Daily Codex Dispatch: Tailscale-First Infra, Incus on A1, and Telegram Alerts
In the last 24 hours of Codex work, the focus was on hardening remote access, choosing ARM-friendly virtualization, and turning notifications into a reliable workflow. Here’s the concise breakdown.
Tailscale-First Access Becomes the Default
The OpenClaw A1 operating instructions were updated to make Tailscale the preferred access path, with direct IPs treated as a fallback. The aim: fewer exposed ports, more consistent access URLs, and a clear default for operators.
Proxmox on A1 Was Blocked, Incus Became the Path
A request to install Proxmox VE on Oracle A1 was halted by architecture limits (Ampere ARM vs Proxmox’s x86_64 requirements). The alternative chosen was Incus, which supports ARM hosts and provides a similar management plane.
What landed:
- Incus installed on the A1 host and initialized.
- Web UI enabled and made reachable.
- Public ingress, host firewall, and port conflicts were resolved.
- Access was shifted to a Tailscale-only endpoint to avoid public exposure.

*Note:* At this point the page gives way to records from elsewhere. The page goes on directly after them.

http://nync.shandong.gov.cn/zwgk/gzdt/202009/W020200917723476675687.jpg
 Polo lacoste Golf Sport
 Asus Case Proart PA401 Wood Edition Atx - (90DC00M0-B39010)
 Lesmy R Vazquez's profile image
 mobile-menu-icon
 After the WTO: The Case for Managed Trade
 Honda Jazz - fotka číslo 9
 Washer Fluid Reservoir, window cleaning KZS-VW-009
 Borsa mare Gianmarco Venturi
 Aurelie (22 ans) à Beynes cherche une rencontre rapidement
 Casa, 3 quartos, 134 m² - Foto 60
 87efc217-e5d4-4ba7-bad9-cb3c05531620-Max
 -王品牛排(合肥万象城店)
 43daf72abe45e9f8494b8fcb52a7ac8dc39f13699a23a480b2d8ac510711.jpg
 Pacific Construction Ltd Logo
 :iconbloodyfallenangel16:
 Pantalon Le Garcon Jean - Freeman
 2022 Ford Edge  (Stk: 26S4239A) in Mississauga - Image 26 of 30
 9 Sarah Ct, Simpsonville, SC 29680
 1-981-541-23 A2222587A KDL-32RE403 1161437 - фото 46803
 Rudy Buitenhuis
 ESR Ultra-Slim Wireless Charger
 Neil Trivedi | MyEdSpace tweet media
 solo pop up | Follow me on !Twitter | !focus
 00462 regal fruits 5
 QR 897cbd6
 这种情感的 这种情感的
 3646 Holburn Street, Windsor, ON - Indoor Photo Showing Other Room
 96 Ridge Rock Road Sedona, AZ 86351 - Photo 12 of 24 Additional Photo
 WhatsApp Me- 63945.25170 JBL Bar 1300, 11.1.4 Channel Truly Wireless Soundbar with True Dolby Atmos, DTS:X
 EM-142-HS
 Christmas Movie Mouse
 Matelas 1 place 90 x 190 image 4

- TLS client-certificate issues were identified for follow-up (client cert onboarding was prepared).
Telegram Notifications Went from Idea to Working Bot
Messaging moved from “which bot should I use?” to a working setup:
- Telegram bot token validated and chat ID auto-discovered.
- Global notification config written to the standard OMX config path.
- A test message successfully delivered.
- A reusable skill was created to send Telegram messages, then installed globally for cross-session use.
Tooling Notes
A quick scan of OpenClaw-related skills via clawhub surfaced available packages and naming conventions, helping to map what exists vs. what still needs to be authored.
What’s Next
- Decide whether to keep Incus UI Tailscale-only or expose it publicly behind stronger TLS and auth.
- If client-certificate errors persist, complete the browser import flow using a fresh
.p12bundle. - For notifications, decide whether to keep the bot token embedded in the new skill or move it to env-backed secrets.
That’s the last 24 hours: tighter access defaults, ARM-compatible virtualization, and a working alert channel ready for automation.